Global Health News
Brain WiFi Reverses Leg Paralysis In Primates
Condensed by L.D. Ramirez (sourced from a BBC News / Nature article by James Gallagher)
An implant that beams instructions out of the brain has been used to restore movement in paralysed primates for the first time, say scientists.
Spinal cord injuries block the flow of electrical signals from the brain to the rest of the body, resulting in paralysis.

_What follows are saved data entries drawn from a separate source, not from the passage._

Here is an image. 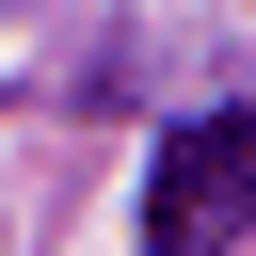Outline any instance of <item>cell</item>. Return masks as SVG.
Segmentation results:
<instances>
[{
	"label": "cell",
	"instance_id": "1",
	"mask_svg": "<svg viewBox=\"0 0 256 256\" xmlns=\"http://www.w3.org/2000/svg\"><path fill=\"white\" fill-rule=\"evenodd\" d=\"M240 224H256V112H192V128H160L144 256H240Z\"/></svg>",
	"mask_w": 256,
	"mask_h": 256
}]
</instances>
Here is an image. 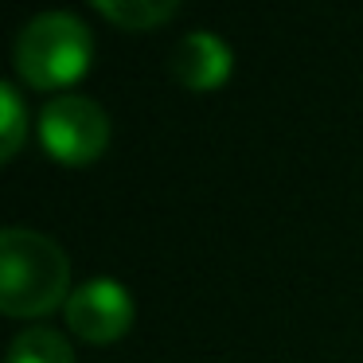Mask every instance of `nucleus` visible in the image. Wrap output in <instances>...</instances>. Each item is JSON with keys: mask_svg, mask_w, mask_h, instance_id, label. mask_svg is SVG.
I'll return each instance as SVG.
<instances>
[{"mask_svg": "<svg viewBox=\"0 0 363 363\" xmlns=\"http://www.w3.org/2000/svg\"><path fill=\"white\" fill-rule=\"evenodd\" d=\"M9 363H74V352L59 332L51 328H28L12 340Z\"/></svg>", "mask_w": 363, "mask_h": 363, "instance_id": "0eeeda50", "label": "nucleus"}, {"mask_svg": "<svg viewBox=\"0 0 363 363\" xmlns=\"http://www.w3.org/2000/svg\"><path fill=\"white\" fill-rule=\"evenodd\" d=\"M67 324L86 344H113L133 324V297L113 277H90L67 297Z\"/></svg>", "mask_w": 363, "mask_h": 363, "instance_id": "20e7f679", "label": "nucleus"}, {"mask_svg": "<svg viewBox=\"0 0 363 363\" xmlns=\"http://www.w3.org/2000/svg\"><path fill=\"white\" fill-rule=\"evenodd\" d=\"M98 12L125 32H149L180 12L176 0H98Z\"/></svg>", "mask_w": 363, "mask_h": 363, "instance_id": "423d86ee", "label": "nucleus"}, {"mask_svg": "<svg viewBox=\"0 0 363 363\" xmlns=\"http://www.w3.org/2000/svg\"><path fill=\"white\" fill-rule=\"evenodd\" d=\"M40 141L59 164H94L110 145V118L94 98H51L40 113Z\"/></svg>", "mask_w": 363, "mask_h": 363, "instance_id": "7ed1b4c3", "label": "nucleus"}, {"mask_svg": "<svg viewBox=\"0 0 363 363\" xmlns=\"http://www.w3.org/2000/svg\"><path fill=\"white\" fill-rule=\"evenodd\" d=\"M94 55L86 24L71 12H43L20 32L16 71L35 90H63L79 82Z\"/></svg>", "mask_w": 363, "mask_h": 363, "instance_id": "f03ea898", "label": "nucleus"}, {"mask_svg": "<svg viewBox=\"0 0 363 363\" xmlns=\"http://www.w3.org/2000/svg\"><path fill=\"white\" fill-rule=\"evenodd\" d=\"M71 262L40 230H0V308L9 316H48L63 305Z\"/></svg>", "mask_w": 363, "mask_h": 363, "instance_id": "f257e3e1", "label": "nucleus"}, {"mask_svg": "<svg viewBox=\"0 0 363 363\" xmlns=\"http://www.w3.org/2000/svg\"><path fill=\"white\" fill-rule=\"evenodd\" d=\"M230 48L215 32H188L172 51V74L188 90H215L230 79Z\"/></svg>", "mask_w": 363, "mask_h": 363, "instance_id": "39448f33", "label": "nucleus"}, {"mask_svg": "<svg viewBox=\"0 0 363 363\" xmlns=\"http://www.w3.org/2000/svg\"><path fill=\"white\" fill-rule=\"evenodd\" d=\"M28 137V113L12 82H0V160H12Z\"/></svg>", "mask_w": 363, "mask_h": 363, "instance_id": "6e6552de", "label": "nucleus"}]
</instances>
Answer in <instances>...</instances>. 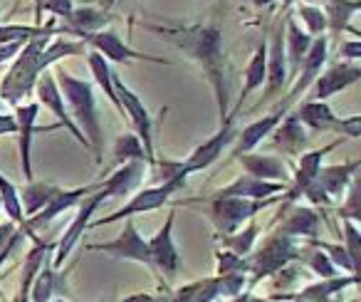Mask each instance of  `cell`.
I'll return each mask as SVG.
<instances>
[{
    "instance_id": "obj_13",
    "label": "cell",
    "mask_w": 361,
    "mask_h": 302,
    "mask_svg": "<svg viewBox=\"0 0 361 302\" xmlns=\"http://www.w3.org/2000/svg\"><path fill=\"white\" fill-rule=\"evenodd\" d=\"M82 42L87 45V50H94L104 57L106 62H136V60H144V62H154V65H171V60L166 57H154V55H146V52H136L134 47H129L114 30H99V32H92V35L82 37Z\"/></svg>"
},
{
    "instance_id": "obj_14",
    "label": "cell",
    "mask_w": 361,
    "mask_h": 302,
    "mask_svg": "<svg viewBox=\"0 0 361 302\" xmlns=\"http://www.w3.org/2000/svg\"><path fill=\"white\" fill-rule=\"evenodd\" d=\"M32 92L37 95V104L45 107V109H50L52 114L57 116L60 126H65V129L70 131V134L75 136V139L80 141L82 146H87V149H90V141H87V136L80 131V126H77L75 121H72L70 109H67V104H65V97H62L60 87H57L55 75H52L50 70H45L40 77H37L35 90H32Z\"/></svg>"
},
{
    "instance_id": "obj_32",
    "label": "cell",
    "mask_w": 361,
    "mask_h": 302,
    "mask_svg": "<svg viewBox=\"0 0 361 302\" xmlns=\"http://www.w3.org/2000/svg\"><path fill=\"white\" fill-rule=\"evenodd\" d=\"M260 233H262V228L257 226L255 218H252V221H247L245 228H238L235 233H228V236H218V238H221V243H223V250H231L240 258H247L252 253V248H255Z\"/></svg>"
},
{
    "instance_id": "obj_29",
    "label": "cell",
    "mask_w": 361,
    "mask_h": 302,
    "mask_svg": "<svg viewBox=\"0 0 361 302\" xmlns=\"http://www.w3.org/2000/svg\"><path fill=\"white\" fill-rule=\"evenodd\" d=\"M322 11L326 18V32L331 37H339L346 30L356 35V30L351 28V18L361 11V0H326V6Z\"/></svg>"
},
{
    "instance_id": "obj_50",
    "label": "cell",
    "mask_w": 361,
    "mask_h": 302,
    "mask_svg": "<svg viewBox=\"0 0 361 302\" xmlns=\"http://www.w3.org/2000/svg\"><path fill=\"white\" fill-rule=\"evenodd\" d=\"M250 292H252V290L243 292V295H238V297H228V300H218V302H247V297H250Z\"/></svg>"
},
{
    "instance_id": "obj_12",
    "label": "cell",
    "mask_w": 361,
    "mask_h": 302,
    "mask_svg": "<svg viewBox=\"0 0 361 302\" xmlns=\"http://www.w3.org/2000/svg\"><path fill=\"white\" fill-rule=\"evenodd\" d=\"M341 141H344V139H341ZM341 141H331V144L322 146V149H314V151H302L300 159H297L295 171H292L290 183H287L285 193H282V201H285V206H292V203L300 201L302 193H305V188L310 186V183H314L319 169L324 167V159L329 157L331 151H334Z\"/></svg>"
},
{
    "instance_id": "obj_34",
    "label": "cell",
    "mask_w": 361,
    "mask_h": 302,
    "mask_svg": "<svg viewBox=\"0 0 361 302\" xmlns=\"http://www.w3.org/2000/svg\"><path fill=\"white\" fill-rule=\"evenodd\" d=\"M300 260L314 272L317 277H336V275H346V272H339V267L326 258L324 250H319L317 246H312L307 241V246H300Z\"/></svg>"
},
{
    "instance_id": "obj_58",
    "label": "cell",
    "mask_w": 361,
    "mask_h": 302,
    "mask_svg": "<svg viewBox=\"0 0 361 302\" xmlns=\"http://www.w3.org/2000/svg\"><path fill=\"white\" fill-rule=\"evenodd\" d=\"M0 211H3V201H0Z\"/></svg>"
},
{
    "instance_id": "obj_53",
    "label": "cell",
    "mask_w": 361,
    "mask_h": 302,
    "mask_svg": "<svg viewBox=\"0 0 361 302\" xmlns=\"http://www.w3.org/2000/svg\"><path fill=\"white\" fill-rule=\"evenodd\" d=\"M35 16H37V23H35V25H42V23H40V0H35Z\"/></svg>"
},
{
    "instance_id": "obj_52",
    "label": "cell",
    "mask_w": 361,
    "mask_h": 302,
    "mask_svg": "<svg viewBox=\"0 0 361 302\" xmlns=\"http://www.w3.org/2000/svg\"><path fill=\"white\" fill-rule=\"evenodd\" d=\"M250 3H252V6H255V8H260V11H262V8L272 6V3H275V0H250Z\"/></svg>"
},
{
    "instance_id": "obj_9",
    "label": "cell",
    "mask_w": 361,
    "mask_h": 302,
    "mask_svg": "<svg viewBox=\"0 0 361 302\" xmlns=\"http://www.w3.org/2000/svg\"><path fill=\"white\" fill-rule=\"evenodd\" d=\"M173 223H176V211H169L164 226L146 241L149 243L151 267H154V272L166 285H171L180 270V253L173 241Z\"/></svg>"
},
{
    "instance_id": "obj_18",
    "label": "cell",
    "mask_w": 361,
    "mask_h": 302,
    "mask_svg": "<svg viewBox=\"0 0 361 302\" xmlns=\"http://www.w3.org/2000/svg\"><path fill=\"white\" fill-rule=\"evenodd\" d=\"M13 116L18 121V146H20V171L23 179L27 181H35L32 179V136L37 129V114H40V104L37 102H20L18 107H13Z\"/></svg>"
},
{
    "instance_id": "obj_22",
    "label": "cell",
    "mask_w": 361,
    "mask_h": 302,
    "mask_svg": "<svg viewBox=\"0 0 361 302\" xmlns=\"http://www.w3.org/2000/svg\"><path fill=\"white\" fill-rule=\"evenodd\" d=\"M287 188V183H275V181H260V179H252L247 174L238 176L233 183L218 188L216 196H235V198H250V201H265V198L282 196Z\"/></svg>"
},
{
    "instance_id": "obj_28",
    "label": "cell",
    "mask_w": 361,
    "mask_h": 302,
    "mask_svg": "<svg viewBox=\"0 0 361 302\" xmlns=\"http://www.w3.org/2000/svg\"><path fill=\"white\" fill-rule=\"evenodd\" d=\"M265 65H267V42L262 40L260 45L255 47V52H252L250 62L245 65V72H243V75H245V85H243L240 97H238V102H235V109H231V114H235V116L240 114L247 97L265 85Z\"/></svg>"
},
{
    "instance_id": "obj_11",
    "label": "cell",
    "mask_w": 361,
    "mask_h": 302,
    "mask_svg": "<svg viewBox=\"0 0 361 302\" xmlns=\"http://www.w3.org/2000/svg\"><path fill=\"white\" fill-rule=\"evenodd\" d=\"M87 250H99V253H106V255L116 258V260H131V262H139V265H146L149 270H154V267H151L149 243L141 238L134 218H126L124 228H121L114 241L90 243Z\"/></svg>"
},
{
    "instance_id": "obj_31",
    "label": "cell",
    "mask_w": 361,
    "mask_h": 302,
    "mask_svg": "<svg viewBox=\"0 0 361 302\" xmlns=\"http://www.w3.org/2000/svg\"><path fill=\"white\" fill-rule=\"evenodd\" d=\"M60 186H52V183H45V181H27L23 186L20 193V206H23V216L30 218L35 213H40L42 208L50 203V198L55 196V191Z\"/></svg>"
},
{
    "instance_id": "obj_46",
    "label": "cell",
    "mask_w": 361,
    "mask_h": 302,
    "mask_svg": "<svg viewBox=\"0 0 361 302\" xmlns=\"http://www.w3.org/2000/svg\"><path fill=\"white\" fill-rule=\"evenodd\" d=\"M339 57H341V62H359L361 60V42H359V37L341 42V45H339Z\"/></svg>"
},
{
    "instance_id": "obj_19",
    "label": "cell",
    "mask_w": 361,
    "mask_h": 302,
    "mask_svg": "<svg viewBox=\"0 0 361 302\" xmlns=\"http://www.w3.org/2000/svg\"><path fill=\"white\" fill-rule=\"evenodd\" d=\"M277 223V231L275 233H282V236L287 238H295V241H300V238H305V241H312V238L319 236V211L312 206H307V203H297V206H292L290 211H280L275 218Z\"/></svg>"
},
{
    "instance_id": "obj_37",
    "label": "cell",
    "mask_w": 361,
    "mask_h": 302,
    "mask_svg": "<svg viewBox=\"0 0 361 302\" xmlns=\"http://www.w3.org/2000/svg\"><path fill=\"white\" fill-rule=\"evenodd\" d=\"M297 18L302 20V28L310 32L312 37L326 35V18L324 11L317 6H310V3H297Z\"/></svg>"
},
{
    "instance_id": "obj_45",
    "label": "cell",
    "mask_w": 361,
    "mask_h": 302,
    "mask_svg": "<svg viewBox=\"0 0 361 302\" xmlns=\"http://www.w3.org/2000/svg\"><path fill=\"white\" fill-rule=\"evenodd\" d=\"M191 295H193V282H188L183 287L164 292L161 297H156V302H191Z\"/></svg>"
},
{
    "instance_id": "obj_5",
    "label": "cell",
    "mask_w": 361,
    "mask_h": 302,
    "mask_svg": "<svg viewBox=\"0 0 361 302\" xmlns=\"http://www.w3.org/2000/svg\"><path fill=\"white\" fill-rule=\"evenodd\" d=\"M300 260V243L295 238H287L282 233H270L262 241L260 248H252V253L247 255L250 262V280H247V290L262 282L265 277L280 275L290 262Z\"/></svg>"
},
{
    "instance_id": "obj_49",
    "label": "cell",
    "mask_w": 361,
    "mask_h": 302,
    "mask_svg": "<svg viewBox=\"0 0 361 302\" xmlns=\"http://www.w3.org/2000/svg\"><path fill=\"white\" fill-rule=\"evenodd\" d=\"M119 302H156V297L151 292H131V295H126Z\"/></svg>"
},
{
    "instance_id": "obj_1",
    "label": "cell",
    "mask_w": 361,
    "mask_h": 302,
    "mask_svg": "<svg viewBox=\"0 0 361 302\" xmlns=\"http://www.w3.org/2000/svg\"><path fill=\"white\" fill-rule=\"evenodd\" d=\"M149 30L159 32L161 37L176 45L186 57H191L206 75L208 85L216 97L218 107V124L226 121L231 114V95H228L226 80V50H223V32L218 25H206V23H193V25H149Z\"/></svg>"
},
{
    "instance_id": "obj_10",
    "label": "cell",
    "mask_w": 361,
    "mask_h": 302,
    "mask_svg": "<svg viewBox=\"0 0 361 302\" xmlns=\"http://www.w3.org/2000/svg\"><path fill=\"white\" fill-rule=\"evenodd\" d=\"M287 80H290V70H287V55H285V18L275 28L270 42H267V65H265V95L260 97L252 109H262L265 104H270L275 97L282 95Z\"/></svg>"
},
{
    "instance_id": "obj_35",
    "label": "cell",
    "mask_w": 361,
    "mask_h": 302,
    "mask_svg": "<svg viewBox=\"0 0 361 302\" xmlns=\"http://www.w3.org/2000/svg\"><path fill=\"white\" fill-rule=\"evenodd\" d=\"M111 157H114L111 167H121V164H126V162H146L144 146H141L139 136H136L134 131H124V134L114 141ZM146 167H149V164H146Z\"/></svg>"
},
{
    "instance_id": "obj_2",
    "label": "cell",
    "mask_w": 361,
    "mask_h": 302,
    "mask_svg": "<svg viewBox=\"0 0 361 302\" xmlns=\"http://www.w3.org/2000/svg\"><path fill=\"white\" fill-rule=\"evenodd\" d=\"M87 45L82 40H72V37H55V35H42L32 37L23 45V50L11 62L6 77L0 82V99L8 107H18L20 102L27 99L35 90L37 77L45 70H50L55 62L65 60V57L85 55Z\"/></svg>"
},
{
    "instance_id": "obj_54",
    "label": "cell",
    "mask_w": 361,
    "mask_h": 302,
    "mask_svg": "<svg viewBox=\"0 0 361 302\" xmlns=\"http://www.w3.org/2000/svg\"><path fill=\"white\" fill-rule=\"evenodd\" d=\"M247 302H270V300H267V297H255V295H252V292H250V297H247Z\"/></svg>"
},
{
    "instance_id": "obj_38",
    "label": "cell",
    "mask_w": 361,
    "mask_h": 302,
    "mask_svg": "<svg viewBox=\"0 0 361 302\" xmlns=\"http://www.w3.org/2000/svg\"><path fill=\"white\" fill-rule=\"evenodd\" d=\"M310 243L319 248V250H324L326 258L339 267V272H346V275H359V270L354 267L349 253H346V248L341 246V243H326V241H319V238H312Z\"/></svg>"
},
{
    "instance_id": "obj_26",
    "label": "cell",
    "mask_w": 361,
    "mask_h": 302,
    "mask_svg": "<svg viewBox=\"0 0 361 302\" xmlns=\"http://www.w3.org/2000/svg\"><path fill=\"white\" fill-rule=\"evenodd\" d=\"M292 114L307 131H336V126H339V116L331 111L329 102L305 99Z\"/></svg>"
},
{
    "instance_id": "obj_16",
    "label": "cell",
    "mask_w": 361,
    "mask_h": 302,
    "mask_svg": "<svg viewBox=\"0 0 361 302\" xmlns=\"http://www.w3.org/2000/svg\"><path fill=\"white\" fill-rule=\"evenodd\" d=\"M351 285H359V275H336V277H319L297 292H275L267 300L270 302H334L341 290Z\"/></svg>"
},
{
    "instance_id": "obj_39",
    "label": "cell",
    "mask_w": 361,
    "mask_h": 302,
    "mask_svg": "<svg viewBox=\"0 0 361 302\" xmlns=\"http://www.w3.org/2000/svg\"><path fill=\"white\" fill-rule=\"evenodd\" d=\"M341 246L346 248L351 262H354V267L359 270V267H361V231H359V223L349 221V218H341Z\"/></svg>"
},
{
    "instance_id": "obj_3",
    "label": "cell",
    "mask_w": 361,
    "mask_h": 302,
    "mask_svg": "<svg viewBox=\"0 0 361 302\" xmlns=\"http://www.w3.org/2000/svg\"><path fill=\"white\" fill-rule=\"evenodd\" d=\"M57 87H60L65 104L70 109V116L80 131L90 141V151L94 154V162L102 164V154H104V134H102L99 124V111H97V97L94 85L80 77L70 75V72H57L55 75Z\"/></svg>"
},
{
    "instance_id": "obj_40",
    "label": "cell",
    "mask_w": 361,
    "mask_h": 302,
    "mask_svg": "<svg viewBox=\"0 0 361 302\" xmlns=\"http://www.w3.org/2000/svg\"><path fill=\"white\" fill-rule=\"evenodd\" d=\"M344 196H346V201L339 206V218H349V221L359 223L361 221V181H359V176L351 179Z\"/></svg>"
},
{
    "instance_id": "obj_44",
    "label": "cell",
    "mask_w": 361,
    "mask_h": 302,
    "mask_svg": "<svg viewBox=\"0 0 361 302\" xmlns=\"http://www.w3.org/2000/svg\"><path fill=\"white\" fill-rule=\"evenodd\" d=\"M72 0H40V16H42V11H47V13H52L55 18H62L65 20L67 16L72 13Z\"/></svg>"
},
{
    "instance_id": "obj_21",
    "label": "cell",
    "mask_w": 361,
    "mask_h": 302,
    "mask_svg": "<svg viewBox=\"0 0 361 302\" xmlns=\"http://www.w3.org/2000/svg\"><path fill=\"white\" fill-rule=\"evenodd\" d=\"M240 167L245 169L247 176L260 179V181H275V183H290V171L287 164L275 154H260V151H247L238 157Z\"/></svg>"
},
{
    "instance_id": "obj_4",
    "label": "cell",
    "mask_w": 361,
    "mask_h": 302,
    "mask_svg": "<svg viewBox=\"0 0 361 302\" xmlns=\"http://www.w3.org/2000/svg\"><path fill=\"white\" fill-rule=\"evenodd\" d=\"M156 167H161V183L159 186H149V188H141L136 191V196H131L119 211L109 213L104 218H92L90 226L87 228H102V226H111L116 221H126V218H134L139 213H151L156 208L166 206L171 201V196L178 191H183L188 183V176L186 174H180L176 169V162H156Z\"/></svg>"
},
{
    "instance_id": "obj_25",
    "label": "cell",
    "mask_w": 361,
    "mask_h": 302,
    "mask_svg": "<svg viewBox=\"0 0 361 302\" xmlns=\"http://www.w3.org/2000/svg\"><path fill=\"white\" fill-rule=\"evenodd\" d=\"M270 136H272V146L280 154L285 151L287 157H300L302 149L307 146V129L297 121V116L292 111H287L285 119L275 126V131Z\"/></svg>"
},
{
    "instance_id": "obj_57",
    "label": "cell",
    "mask_w": 361,
    "mask_h": 302,
    "mask_svg": "<svg viewBox=\"0 0 361 302\" xmlns=\"http://www.w3.org/2000/svg\"><path fill=\"white\" fill-rule=\"evenodd\" d=\"M3 109H6V104H3V99H0V111H3Z\"/></svg>"
},
{
    "instance_id": "obj_47",
    "label": "cell",
    "mask_w": 361,
    "mask_h": 302,
    "mask_svg": "<svg viewBox=\"0 0 361 302\" xmlns=\"http://www.w3.org/2000/svg\"><path fill=\"white\" fill-rule=\"evenodd\" d=\"M18 131V121L13 111H0V136H13Z\"/></svg>"
},
{
    "instance_id": "obj_8",
    "label": "cell",
    "mask_w": 361,
    "mask_h": 302,
    "mask_svg": "<svg viewBox=\"0 0 361 302\" xmlns=\"http://www.w3.org/2000/svg\"><path fill=\"white\" fill-rule=\"evenodd\" d=\"M114 92L119 97L121 107H124V114H126V121L131 124L134 134L139 136L141 146H144V157H146V164L149 167H156V151H154V116L149 114L146 104L139 99L134 90L129 85H124L119 75L114 72Z\"/></svg>"
},
{
    "instance_id": "obj_6",
    "label": "cell",
    "mask_w": 361,
    "mask_h": 302,
    "mask_svg": "<svg viewBox=\"0 0 361 302\" xmlns=\"http://www.w3.org/2000/svg\"><path fill=\"white\" fill-rule=\"evenodd\" d=\"M282 201V196L265 198V201H250V198H235V196H211L206 203V216L216 226L218 236H228L243 228L247 221L265 211L267 206Z\"/></svg>"
},
{
    "instance_id": "obj_43",
    "label": "cell",
    "mask_w": 361,
    "mask_h": 302,
    "mask_svg": "<svg viewBox=\"0 0 361 302\" xmlns=\"http://www.w3.org/2000/svg\"><path fill=\"white\" fill-rule=\"evenodd\" d=\"M336 134H341V139H359L361 136V116L351 114L339 119V126H336Z\"/></svg>"
},
{
    "instance_id": "obj_56",
    "label": "cell",
    "mask_w": 361,
    "mask_h": 302,
    "mask_svg": "<svg viewBox=\"0 0 361 302\" xmlns=\"http://www.w3.org/2000/svg\"><path fill=\"white\" fill-rule=\"evenodd\" d=\"M114 3H116V0H106V8H109V6H114Z\"/></svg>"
},
{
    "instance_id": "obj_59",
    "label": "cell",
    "mask_w": 361,
    "mask_h": 302,
    "mask_svg": "<svg viewBox=\"0 0 361 302\" xmlns=\"http://www.w3.org/2000/svg\"><path fill=\"white\" fill-rule=\"evenodd\" d=\"M13 302H18V297H16V300H13Z\"/></svg>"
},
{
    "instance_id": "obj_51",
    "label": "cell",
    "mask_w": 361,
    "mask_h": 302,
    "mask_svg": "<svg viewBox=\"0 0 361 302\" xmlns=\"http://www.w3.org/2000/svg\"><path fill=\"white\" fill-rule=\"evenodd\" d=\"M297 3H300V0H282V6H280V11H282V13H290V11H292V8H295V6H297Z\"/></svg>"
},
{
    "instance_id": "obj_7",
    "label": "cell",
    "mask_w": 361,
    "mask_h": 302,
    "mask_svg": "<svg viewBox=\"0 0 361 302\" xmlns=\"http://www.w3.org/2000/svg\"><path fill=\"white\" fill-rule=\"evenodd\" d=\"M235 119H238L235 114H228L226 121H221V124H218L216 134L208 136L206 141H201V144H198L196 149L188 154V159H183V162H176V169H178L180 174H186V176H193V174L211 169L213 164L223 157V151H226L228 146L235 141V136H238Z\"/></svg>"
},
{
    "instance_id": "obj_42",
    "label": "cell",
    "mask_w": 361,
    "mask_h": 302,
    "mask_svg": "<svg viewBox=\"0 0 361 302\" xmlns=\"http://www.w3.org/2000/svg\"><path fill=\"white\" fill-rule=\"evenodd\" d=\"M218 300H221V282H218V275L193 280L191 302H218Z\"/></svg>"
},
{
    "instance_id": "obj_30",
    "label": "cell",
    "mask_w": 361,
    "mask_h": 302,
    "mask_svg": "<svg viewBox=\"0 0 361 302\" xmlns=\"http://www.w3.org/2000/svg\"><path fill=\"white\" fill-rule=\"evenodd\" d=\"M87 65H90V72L94 77V85L99 87L102 92L106 95V99L111 102V107L116 109V114L126 121V114H124V107H121L119 97L114 92V70H111V62H106L99 52H87Z\"/></svg>"
},
{
    "instance_id": "obj_23",
    "label": "cell",
    "mask_w": 361,
    "mask_h": 302,
    "mask_svg": "<svg viewBox=\"0 0 361 302\" xmlns=\"http://www.w3.org/2000/svg\"><path fill=\"white\" fill-rule=\"evenodd\" d=\"M312 40H314V37L292 18V13H285V55H287L290 77H297L302 60H305L307 50L312 47Z\"/></svg>"
},
{
    "instance_id": "obj_48",
    "label": "cell",
    "mask_w": 361,
    "mask_h": 302,
    "mask_svg": "<svg viewBox=\"0 0 361 302\" xmlns=\"http://www.w3.org/2000/svg\"><path fill=\"white\" fill-rule=\"evenodd\" d=\"M16 231H18V226L13 221H8V223H0V253H3V248L11 243V238L16 236Z\"/></svg>"
},
{
    "instance_id": "obj_36",
    "label": "cell",
    "mask_w": 361,
    "mask_h": 302,
    "mask_svg": "<svg viewBox=\"0 0 361 302\" xmlns=\"http://www.w3.org/2000/svg\"><path fill=\"white\" fill-rule=\"evenodd\" d=\"M20 188L6 176V174L0 171V201H3V208H6L8 218L16 223L18 228L25 223V216H23V206H20Z\"/></svg>"
},
{
    "instance_id": "obj_41",
    "label": "cell",
    "mask_w": 361,
    "mask_h": 302,
    "mask_svg": "<svg viewBox=\"0 0 361 302\" xmlns=\"http://www.w3.org/2000/svg\"><path fill=\"white\" fill-rule=\"evenodd\" d=\"M228 272H250L247 258H240L231 250H216V275H228Z\"/></svg>"
},
{
    "instance_id": "obj_33",
    "label": "cell",
    "mask_w": 361,
    "mask_h": 302,
    "mask_svg": "<svg viewBox=\"0 0 361 302\" xmlns=\"http://www.w3.org/2000/svg\"><path fill=\"white\" fill-rule=\"evenodd\" d=\"M55 287H57V272H55V267H52V255H47L40 267V272H37L35 280H32V285H30L27 302H50Z\"/></svg>"
},
{
    "instance_id": "obj_55",
    "label": "cell",
    "mask_w": 361,
    "mask_h": 302,
    "mask_svg": "<svg viewBox=\"0 0 361 302\" xmlns=\"http://www.w3.org/2000/svg\"><path fill=\"white\" fill-rule=\"evenodd\" d=\"M50 302H70V300H65V297H57V300H50Z\"/></svg>"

It is a wound that rarely heals, but one potential solution is to use technology to bypass the injury.
Rhesus monkeys were paralysed in one leg due to a damaged spinal cord. A team from the Swiss Federal Institute of Technology bypassed the injury by sending real-time instructions straight from the brain to the nerves controlling leg movement.
A chip was implanted into the part of the monkeys' brain that controls movement. Its job was to read the spikes of electrical activity that are the instructions for moving the legs and send them to a nearby computer.
It deciphered the messages and sent instructions to an implant in the monkey's spine to electrically stimulate the appropriate nerves.
The results, published in the journal Nature, showed the monkeys regained some control of their paralysed leg within six days and could walk in a straight line on a treadmill.
Jocelyne Bloch, a neurosurgeon from the Lausanne University Hospital, said: "For the first time, I can image a completely paralysed patient being able to move their legs through this brain-spine interface."
Experts said the technology could be ready for human trials within a decade.